“Tomemos una copa, amigo”, me dice mi
acompañante mientras cruzamos la calle de una gran ciudad bajo la crisis. En la
terraza hay una chica rubia que conozco de antes, pero que ya no me saluda; la
acompaña una amiga o una novia, qué sé yo. Entramos y saludamos al grupo de
parados de larga duración que toman un tercio, apoyados en la barra y a los que
ya sólo les queda hablar de la Champions.

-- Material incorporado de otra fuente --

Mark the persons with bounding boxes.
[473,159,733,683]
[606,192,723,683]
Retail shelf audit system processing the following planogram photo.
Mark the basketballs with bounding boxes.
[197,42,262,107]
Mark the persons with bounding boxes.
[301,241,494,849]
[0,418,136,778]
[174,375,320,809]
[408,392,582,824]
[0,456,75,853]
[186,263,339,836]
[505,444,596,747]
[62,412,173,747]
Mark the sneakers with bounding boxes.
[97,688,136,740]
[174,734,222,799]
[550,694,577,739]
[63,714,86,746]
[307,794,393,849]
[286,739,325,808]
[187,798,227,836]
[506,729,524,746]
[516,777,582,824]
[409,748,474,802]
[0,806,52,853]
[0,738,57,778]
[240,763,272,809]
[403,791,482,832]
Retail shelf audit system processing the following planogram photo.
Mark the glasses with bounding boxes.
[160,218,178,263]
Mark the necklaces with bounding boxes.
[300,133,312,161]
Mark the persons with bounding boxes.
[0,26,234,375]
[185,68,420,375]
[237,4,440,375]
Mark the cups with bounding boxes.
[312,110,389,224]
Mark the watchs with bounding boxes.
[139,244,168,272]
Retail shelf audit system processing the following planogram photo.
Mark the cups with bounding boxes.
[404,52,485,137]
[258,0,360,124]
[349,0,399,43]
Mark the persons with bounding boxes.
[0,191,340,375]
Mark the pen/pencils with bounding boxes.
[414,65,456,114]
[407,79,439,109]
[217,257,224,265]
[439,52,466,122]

La camarera, madre soltera, hace turnos de diez horas al precio de cuatro y,
aún así, nos pone su mejor sonrisa. Hablamos de que Europa va a sancionar a
España, mientras a nuestro lado un abuelo invita al nieto a una Fanta de
naranja porque los padres andan pluriempleados para intentar salvar el piso y
los muebles. Como alguien ve que soy yo el que entra con otra persona, me
saluda y al preguntarle yo por la familia me dice que tiene dos hijos
malviviendo en el extranjero: “les dio
por estudiar ingeniería, más su máster y se tuvieron que ir porque aquí no los
colocaban”, dice casi sollozando porque hace año y medio que no los ve. La
chica morena que sonríe al niño desde lejos y que me resulta guapetona, es una
interina a la que no llaman por los recortes
pero que para no acabar loca sale todos los días a tomar un rioboos y desahogarse con su prima, enfermera
a la que tampoco llaman, porque hay que ajustarse el cinturón. En un momento
dado, por la ventana veo a un corrupto que coge un taxi que lo lleve al
Aeropuerto, ya que con su tercer grado y sin devolver lo trincado se marcha de
puente a Suiza. Como es habitual la cosa en los bares de España, me preguntan
que quién me acompaña y les digo que no es Mariano, tampoco Pedro ni Albert ni
mucho menos Pablo que ya no saben pronunciar c-a-l-l-e: “es mi viejo amigo
el hastío”. Todos comentan que lo conocen bien, porque los cuatro jinetes
del apocalipsis están más ocupados en ser imprescindibles como para conocer la
España que deberían gobernar.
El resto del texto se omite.